KPKは約7時間にわたり、中央ジャカルタの副大統領官邸で副大統領を取り調べた。大型汚職事件の独立捜査機関として、警察や検察を上回る強大な権限を付与されているKPKには、正副大統領を訴追する権限もあるが、副大統領を聴取するのは初めて。
ブディオノ副大統領は聴取後、記者会見で改めてセンチュリー銀救済について説明。中銀は08年11月、リーマンショック直後に経営破綻したセンチュリー銀の救済を決定したが、この政策は当時の経済状況を反映したものだと強調し、取り調べの質問項目も同銀への短期融資に限定されたと話した。

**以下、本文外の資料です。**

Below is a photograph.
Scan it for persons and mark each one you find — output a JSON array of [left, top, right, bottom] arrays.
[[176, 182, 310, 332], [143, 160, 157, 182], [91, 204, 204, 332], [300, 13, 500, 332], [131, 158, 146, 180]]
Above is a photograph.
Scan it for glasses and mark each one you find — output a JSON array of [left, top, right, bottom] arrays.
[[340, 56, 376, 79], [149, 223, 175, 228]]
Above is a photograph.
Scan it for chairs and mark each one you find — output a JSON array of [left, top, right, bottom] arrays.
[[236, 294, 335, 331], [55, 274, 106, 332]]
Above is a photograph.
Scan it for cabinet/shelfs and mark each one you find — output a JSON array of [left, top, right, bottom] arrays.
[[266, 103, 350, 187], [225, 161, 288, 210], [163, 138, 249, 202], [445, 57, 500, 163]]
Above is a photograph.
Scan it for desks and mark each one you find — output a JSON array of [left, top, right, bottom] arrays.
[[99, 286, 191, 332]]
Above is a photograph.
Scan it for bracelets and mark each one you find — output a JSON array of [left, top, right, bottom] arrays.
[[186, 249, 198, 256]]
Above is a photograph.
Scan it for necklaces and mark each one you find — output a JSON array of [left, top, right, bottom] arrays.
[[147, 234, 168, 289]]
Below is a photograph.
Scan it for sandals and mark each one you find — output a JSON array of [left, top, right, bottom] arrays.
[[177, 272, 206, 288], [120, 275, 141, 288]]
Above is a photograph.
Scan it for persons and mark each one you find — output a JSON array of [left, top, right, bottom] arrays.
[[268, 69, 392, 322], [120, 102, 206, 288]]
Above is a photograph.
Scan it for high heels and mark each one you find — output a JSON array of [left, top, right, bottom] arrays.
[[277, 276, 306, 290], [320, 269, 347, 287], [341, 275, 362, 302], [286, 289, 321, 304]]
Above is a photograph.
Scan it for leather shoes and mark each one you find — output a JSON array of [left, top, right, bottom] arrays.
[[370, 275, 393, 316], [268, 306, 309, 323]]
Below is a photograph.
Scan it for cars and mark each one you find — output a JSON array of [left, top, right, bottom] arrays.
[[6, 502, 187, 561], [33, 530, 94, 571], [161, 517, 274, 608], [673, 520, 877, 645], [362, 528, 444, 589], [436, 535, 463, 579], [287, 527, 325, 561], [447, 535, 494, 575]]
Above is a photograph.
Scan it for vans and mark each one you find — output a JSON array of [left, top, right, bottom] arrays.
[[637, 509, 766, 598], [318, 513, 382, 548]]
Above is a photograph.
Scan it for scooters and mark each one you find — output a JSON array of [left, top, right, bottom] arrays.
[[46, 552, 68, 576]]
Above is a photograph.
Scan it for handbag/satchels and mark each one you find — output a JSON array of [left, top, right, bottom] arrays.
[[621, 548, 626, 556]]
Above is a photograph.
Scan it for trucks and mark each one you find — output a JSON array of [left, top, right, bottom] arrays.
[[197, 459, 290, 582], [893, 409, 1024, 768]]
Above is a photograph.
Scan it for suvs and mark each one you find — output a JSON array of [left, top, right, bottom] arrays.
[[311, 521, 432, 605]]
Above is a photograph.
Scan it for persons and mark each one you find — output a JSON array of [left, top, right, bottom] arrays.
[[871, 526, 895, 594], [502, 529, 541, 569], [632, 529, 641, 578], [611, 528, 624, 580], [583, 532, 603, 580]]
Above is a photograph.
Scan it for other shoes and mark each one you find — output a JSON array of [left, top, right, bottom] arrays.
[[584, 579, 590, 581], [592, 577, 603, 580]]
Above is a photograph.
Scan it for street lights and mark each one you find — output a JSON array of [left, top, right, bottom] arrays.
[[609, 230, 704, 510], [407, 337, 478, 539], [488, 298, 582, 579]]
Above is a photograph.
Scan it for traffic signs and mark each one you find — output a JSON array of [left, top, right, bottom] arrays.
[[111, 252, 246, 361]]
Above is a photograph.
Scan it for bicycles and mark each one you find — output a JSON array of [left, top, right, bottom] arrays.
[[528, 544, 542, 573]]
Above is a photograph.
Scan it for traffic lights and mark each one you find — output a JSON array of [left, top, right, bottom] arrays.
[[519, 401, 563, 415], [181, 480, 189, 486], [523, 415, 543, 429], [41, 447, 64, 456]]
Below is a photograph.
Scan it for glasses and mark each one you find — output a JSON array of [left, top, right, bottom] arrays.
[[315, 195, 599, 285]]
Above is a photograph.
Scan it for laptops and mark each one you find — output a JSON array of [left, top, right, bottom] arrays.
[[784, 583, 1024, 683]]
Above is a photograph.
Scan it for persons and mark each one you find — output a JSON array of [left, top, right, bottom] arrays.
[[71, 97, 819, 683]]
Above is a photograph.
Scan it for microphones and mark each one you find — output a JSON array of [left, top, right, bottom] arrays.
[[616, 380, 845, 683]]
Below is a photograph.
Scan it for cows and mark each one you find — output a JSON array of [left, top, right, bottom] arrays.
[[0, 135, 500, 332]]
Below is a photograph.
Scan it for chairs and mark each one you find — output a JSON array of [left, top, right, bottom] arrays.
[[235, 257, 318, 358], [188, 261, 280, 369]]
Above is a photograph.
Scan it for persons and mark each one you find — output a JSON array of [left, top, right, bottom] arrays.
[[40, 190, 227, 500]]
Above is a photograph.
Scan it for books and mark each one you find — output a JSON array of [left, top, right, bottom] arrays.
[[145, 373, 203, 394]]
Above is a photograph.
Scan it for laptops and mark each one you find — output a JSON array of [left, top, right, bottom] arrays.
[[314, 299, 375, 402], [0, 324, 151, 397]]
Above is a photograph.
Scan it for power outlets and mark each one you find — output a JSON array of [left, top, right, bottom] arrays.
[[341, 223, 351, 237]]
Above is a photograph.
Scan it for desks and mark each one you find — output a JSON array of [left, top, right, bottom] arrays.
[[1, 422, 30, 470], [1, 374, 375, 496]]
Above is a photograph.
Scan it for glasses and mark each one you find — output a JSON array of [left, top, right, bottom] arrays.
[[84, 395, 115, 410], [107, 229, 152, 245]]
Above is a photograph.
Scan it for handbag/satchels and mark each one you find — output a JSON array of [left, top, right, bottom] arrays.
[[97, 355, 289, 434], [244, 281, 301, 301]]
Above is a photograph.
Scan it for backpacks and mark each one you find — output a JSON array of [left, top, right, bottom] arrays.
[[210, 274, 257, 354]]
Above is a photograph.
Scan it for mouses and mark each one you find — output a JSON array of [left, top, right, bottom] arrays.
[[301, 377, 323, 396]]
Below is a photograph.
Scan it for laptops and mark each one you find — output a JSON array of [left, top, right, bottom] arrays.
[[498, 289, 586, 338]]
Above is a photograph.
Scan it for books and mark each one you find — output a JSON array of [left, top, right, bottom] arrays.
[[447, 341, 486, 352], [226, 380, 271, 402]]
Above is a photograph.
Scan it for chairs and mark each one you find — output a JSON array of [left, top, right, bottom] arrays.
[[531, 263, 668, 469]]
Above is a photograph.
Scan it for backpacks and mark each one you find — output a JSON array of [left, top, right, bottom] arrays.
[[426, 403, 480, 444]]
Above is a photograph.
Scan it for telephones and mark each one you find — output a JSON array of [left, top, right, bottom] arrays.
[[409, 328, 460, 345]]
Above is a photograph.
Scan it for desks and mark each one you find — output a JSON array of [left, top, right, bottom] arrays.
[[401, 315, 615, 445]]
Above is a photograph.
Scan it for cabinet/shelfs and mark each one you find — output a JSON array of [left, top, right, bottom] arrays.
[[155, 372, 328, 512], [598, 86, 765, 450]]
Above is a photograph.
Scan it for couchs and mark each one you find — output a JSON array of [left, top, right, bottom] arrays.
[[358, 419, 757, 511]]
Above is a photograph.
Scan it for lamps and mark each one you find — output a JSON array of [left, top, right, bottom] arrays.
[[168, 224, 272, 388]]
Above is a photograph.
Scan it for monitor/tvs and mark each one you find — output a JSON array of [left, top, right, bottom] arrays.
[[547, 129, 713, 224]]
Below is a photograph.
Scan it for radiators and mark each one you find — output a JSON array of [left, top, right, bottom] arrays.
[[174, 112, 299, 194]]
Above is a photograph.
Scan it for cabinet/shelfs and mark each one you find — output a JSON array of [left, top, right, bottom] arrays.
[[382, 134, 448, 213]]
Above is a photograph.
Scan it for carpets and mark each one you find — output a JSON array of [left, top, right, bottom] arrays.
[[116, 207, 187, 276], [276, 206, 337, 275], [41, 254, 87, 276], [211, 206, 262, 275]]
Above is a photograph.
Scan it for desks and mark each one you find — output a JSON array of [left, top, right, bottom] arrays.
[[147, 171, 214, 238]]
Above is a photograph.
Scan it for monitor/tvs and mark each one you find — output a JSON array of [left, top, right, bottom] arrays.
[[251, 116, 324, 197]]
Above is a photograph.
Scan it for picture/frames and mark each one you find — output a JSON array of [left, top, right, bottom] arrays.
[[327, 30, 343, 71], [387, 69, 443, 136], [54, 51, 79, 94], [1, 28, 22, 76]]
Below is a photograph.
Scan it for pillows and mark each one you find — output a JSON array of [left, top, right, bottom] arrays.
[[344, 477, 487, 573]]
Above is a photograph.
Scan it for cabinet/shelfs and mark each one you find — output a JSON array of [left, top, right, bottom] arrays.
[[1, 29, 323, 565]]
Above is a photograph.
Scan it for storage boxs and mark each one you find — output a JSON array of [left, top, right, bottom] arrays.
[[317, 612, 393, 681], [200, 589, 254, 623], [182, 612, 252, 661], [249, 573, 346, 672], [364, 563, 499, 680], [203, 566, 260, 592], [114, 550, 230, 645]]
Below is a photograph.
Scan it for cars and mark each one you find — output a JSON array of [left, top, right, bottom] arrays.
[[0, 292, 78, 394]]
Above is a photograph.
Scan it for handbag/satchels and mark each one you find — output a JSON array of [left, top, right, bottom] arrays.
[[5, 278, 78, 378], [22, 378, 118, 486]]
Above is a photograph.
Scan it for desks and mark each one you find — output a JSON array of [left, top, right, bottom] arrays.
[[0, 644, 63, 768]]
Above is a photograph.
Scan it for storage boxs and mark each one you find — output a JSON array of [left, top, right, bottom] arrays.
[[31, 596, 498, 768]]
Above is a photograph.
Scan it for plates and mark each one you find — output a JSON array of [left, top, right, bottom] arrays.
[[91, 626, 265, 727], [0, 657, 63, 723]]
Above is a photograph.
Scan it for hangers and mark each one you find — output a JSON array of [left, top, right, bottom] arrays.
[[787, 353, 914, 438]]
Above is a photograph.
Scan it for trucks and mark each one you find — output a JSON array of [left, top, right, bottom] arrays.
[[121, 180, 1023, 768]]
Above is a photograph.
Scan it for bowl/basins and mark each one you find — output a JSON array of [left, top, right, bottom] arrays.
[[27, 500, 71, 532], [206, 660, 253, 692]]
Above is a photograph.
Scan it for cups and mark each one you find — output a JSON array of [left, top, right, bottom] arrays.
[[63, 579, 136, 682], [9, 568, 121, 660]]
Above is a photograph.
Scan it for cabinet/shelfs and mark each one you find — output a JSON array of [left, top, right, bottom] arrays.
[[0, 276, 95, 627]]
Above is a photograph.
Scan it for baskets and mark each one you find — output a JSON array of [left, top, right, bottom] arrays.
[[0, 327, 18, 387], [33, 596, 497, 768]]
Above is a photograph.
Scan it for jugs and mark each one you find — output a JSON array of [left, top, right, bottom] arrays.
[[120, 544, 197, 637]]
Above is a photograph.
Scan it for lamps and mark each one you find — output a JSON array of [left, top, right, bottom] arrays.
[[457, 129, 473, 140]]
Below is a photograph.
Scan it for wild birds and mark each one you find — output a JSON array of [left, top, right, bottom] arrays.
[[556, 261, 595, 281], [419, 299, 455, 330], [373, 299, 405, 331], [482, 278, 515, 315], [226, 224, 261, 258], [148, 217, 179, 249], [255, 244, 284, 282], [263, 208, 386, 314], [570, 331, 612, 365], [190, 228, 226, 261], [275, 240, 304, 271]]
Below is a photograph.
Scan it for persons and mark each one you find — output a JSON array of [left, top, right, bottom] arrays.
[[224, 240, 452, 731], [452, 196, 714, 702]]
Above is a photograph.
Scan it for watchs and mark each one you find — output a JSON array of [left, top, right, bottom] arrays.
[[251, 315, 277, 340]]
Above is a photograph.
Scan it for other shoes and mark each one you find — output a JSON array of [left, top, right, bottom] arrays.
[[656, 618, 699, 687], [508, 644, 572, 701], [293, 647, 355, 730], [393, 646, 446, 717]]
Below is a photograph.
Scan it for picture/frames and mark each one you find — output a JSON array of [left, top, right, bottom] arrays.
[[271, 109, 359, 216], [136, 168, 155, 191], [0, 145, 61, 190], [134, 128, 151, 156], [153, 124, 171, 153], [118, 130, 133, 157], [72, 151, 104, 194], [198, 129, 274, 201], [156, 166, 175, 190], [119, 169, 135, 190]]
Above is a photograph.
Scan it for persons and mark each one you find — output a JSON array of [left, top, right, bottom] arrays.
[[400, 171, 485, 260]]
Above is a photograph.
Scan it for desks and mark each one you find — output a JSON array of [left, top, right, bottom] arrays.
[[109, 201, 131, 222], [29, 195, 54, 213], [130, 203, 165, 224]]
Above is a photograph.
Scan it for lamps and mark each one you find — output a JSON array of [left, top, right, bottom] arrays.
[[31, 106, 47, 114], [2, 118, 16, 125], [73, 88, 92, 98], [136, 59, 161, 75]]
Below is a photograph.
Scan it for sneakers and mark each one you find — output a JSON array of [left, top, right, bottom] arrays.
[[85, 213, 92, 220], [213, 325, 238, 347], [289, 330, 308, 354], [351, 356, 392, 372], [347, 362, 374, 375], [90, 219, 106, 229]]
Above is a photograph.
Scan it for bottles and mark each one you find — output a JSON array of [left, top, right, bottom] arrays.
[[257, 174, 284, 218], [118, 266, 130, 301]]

救済を決定した同年11月20日は「長い1日だった」とし、副大統領官邸でカラ副大統領、スリ・ムルヤニ蔵相=金融部門政策委員会(KKSK)委員長兼任=らが出席した会議が開かれ、中銀総裁としてインドネシアの経済、金融の状況を伝えたと話した。
当時、訪米中のユドヨノ大統領に代わり、この会議を開いたカラ氏が最近になり「会議でインドネシアに危機はないとの認識で一致した」と証言したことに反論。危機波及の可能性が会議出席者の共通認識だったことを強調した。
同日夜に決定した救済策の理由については「経営破綻し、債務不履行に陥った銀行が出た場合、金融界の危機に発展する危険性が高いと判断した」と説明。同銀の自己資本比率が中銀内規で定める貸与条件の8%を大きく下回っていたにもかかわらず、短期融資を承認したのは「中銀と金融部門政策委(政府側)が合意したからだ」と強調した。
これまで国会が問題視してきた支援額の膨張については「預金保証機構が同銀を管理下に置いてから発生したこと。銀行の監視者(中銀担当者)、センチュリー銀、預金保証機構の間で何が起きたのか」と話し、責任はあくまで当事者が負うべきだとの見解を示した。
KPKはブディオノ副大統領に先立ち、21日にカラ氏を事情聴取。カラ氏も副大統領と同様に、支援額膨張の責任は管理者の預金保証機構にあると主張していた。
KPKは5日、同銀元オーナーのロバート・タントゥラー受刑者から10億ルピアを受け取った疑いでブディ・ムルヤ中銀元副総裁を逮捕。当時の中銀幹部の捜査を本格化させる姿勢を示している。